In a supersaturated solution, several atoms and molecules agglomerate spontaneously into a seed that then grows further. Classical understanding says that the seed captures atoms or molecules from solution to either directly form a perfectly ordered crystal or an amorphous conglomeration which then rearranges itself into a crystal.

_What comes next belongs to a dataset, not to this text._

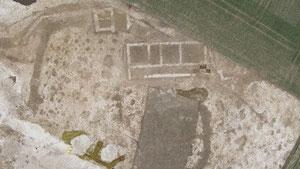 Sébastien Charrier Vue aérienne de l'enclos du sanctuaire et du bâtiment romain mis au jour à Thézy-Glimont dans la Somme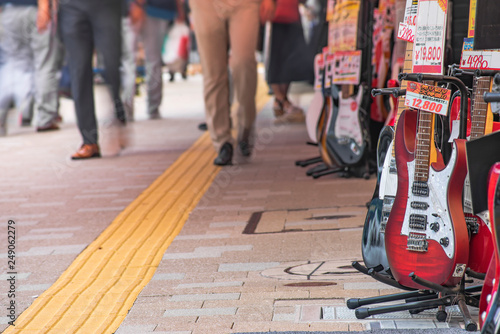 In de dag Muziekwinkel Ochanomizu district in Tokyo close to Meiji University whose main street known as Guitar Street, which is lined on both sides with guitar shops, violin shops or saxophone shops.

There have been increasing indications that numerous minerals like calcium carbonate and calcium phosphate that harden bones or mollusc shells do not grow according to this model. Instead they capture primary particles or cluster up to a few nanometres in size that only form temporarily.
A team headed by Damien Faivre, Max Planck Institute of Colloids and Interfaces, Potsdam-Golm, Germany, studied magnetite nanoparticles with a transmission electron microscope operated at a temperature well below zero thus depicting especially small structures.
They developed a model of how crystalline particles form depending on their physical properties. Magnetite nanoparticles grow by absorbing small primary particles only 2 nm in size. The more stable the primary particles are, the more likely a crystalline structure forms directly. Whether crystals grow according to the classical model or the one proposed by Faivres’ team depends on whether atoms and molecules or the miniscule primary particles are involved.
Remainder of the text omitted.